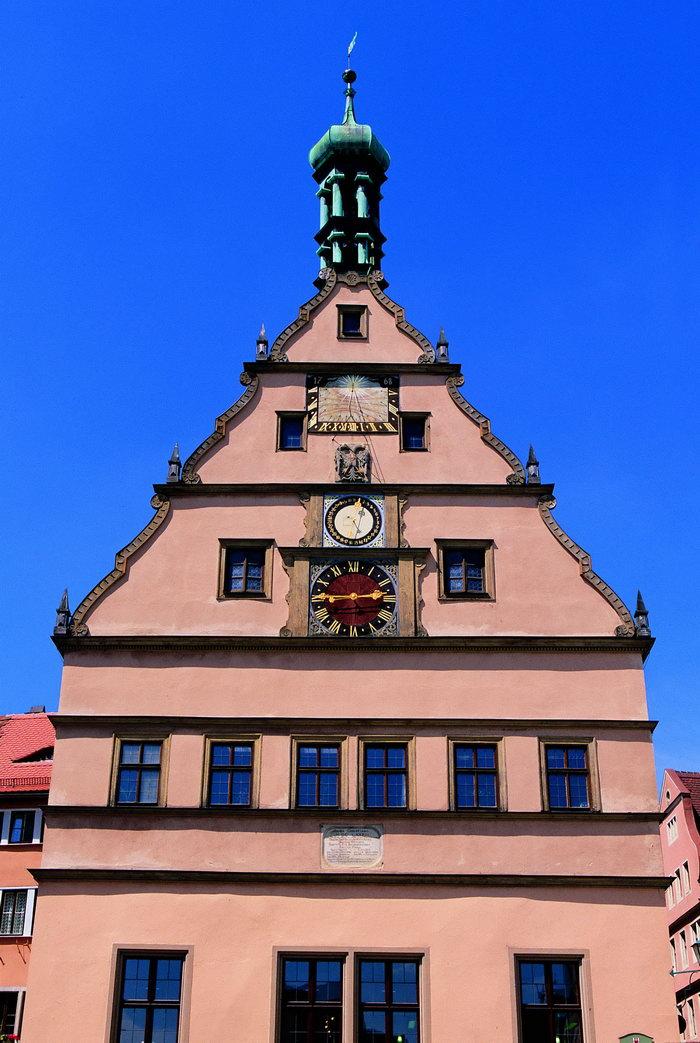 德国建筑风格,德国旅游,德国建筑,德国风景,德国名胜,城市建筑,建筑,5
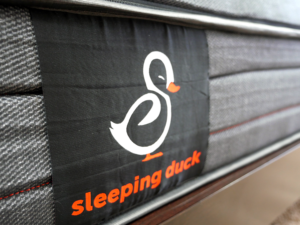 Close up of the side panel Sleeping Duck logo
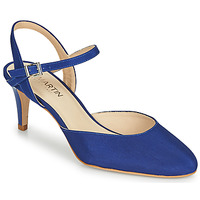 Shoes Women Court shoes JB Martin HENORA 2C Pacific
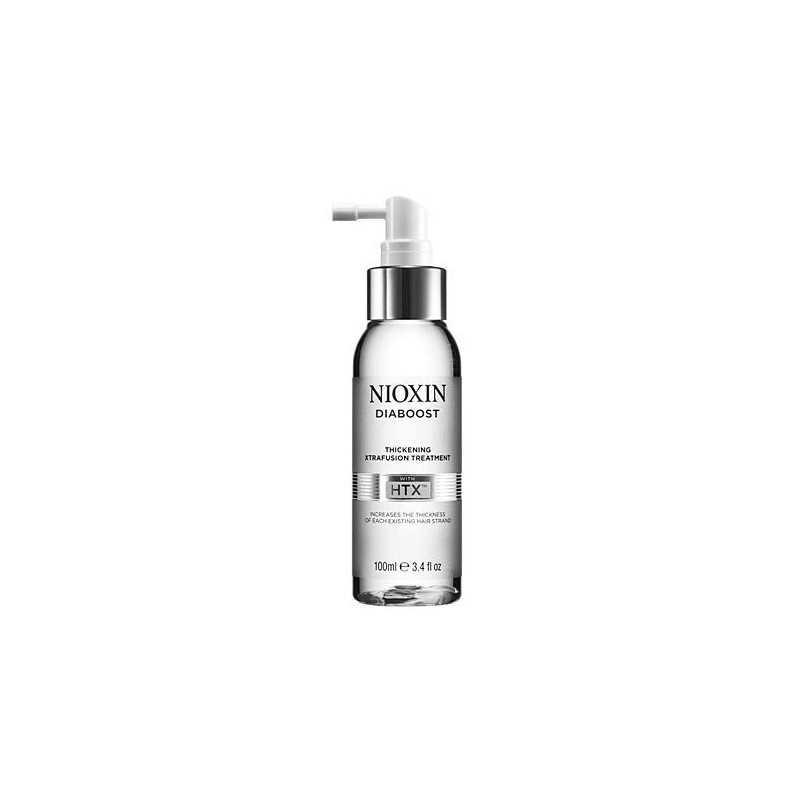 Nioxin Diaboost Treatment 100ml, kuracja
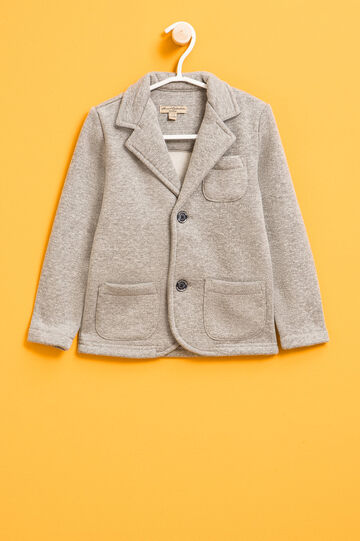 Cotton mélange jacket with two-button fastening, Grey Marl, hi-res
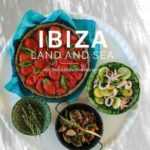 Ibiza, Land and Sea
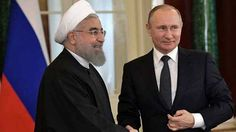 Attualià: Si #consolida #l'asse tra Iran e Russia (link: http://ift.tt/2ox7v6v )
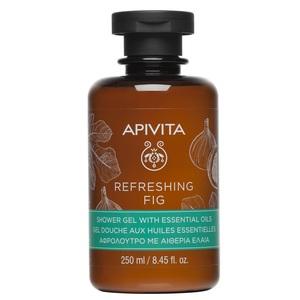 АПИВИТА REFRESHING FIG  Гель для душу з ефірними оліями 250 мл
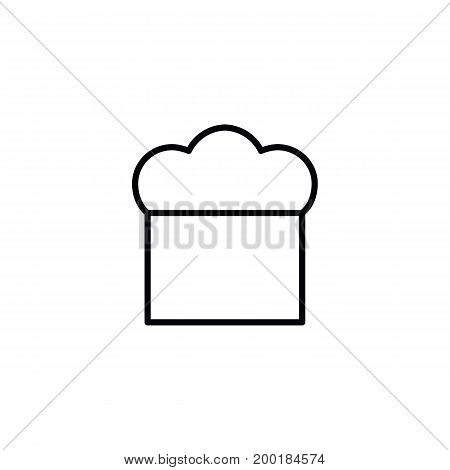 Chef's Hat Icon On White Background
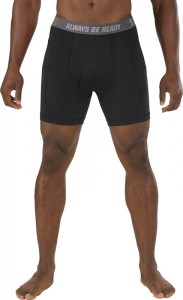 "Slipy 5.11 Performance Brief 6"" Black"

········

Goal of the exercise:
Everything from the line with "АПИВИТА REFRESHING FIG" through the last line of the listing above is to be copied exactly, both ends included, except the pictures.

Solution to the exercise:
 АПИВИТА REFRESHING FIG  Гель для душу з ефірними оліями 250 мл
 Chef's Hat Icon On White Background
 "Slipy 5.11 Performance Brief 6"" Black"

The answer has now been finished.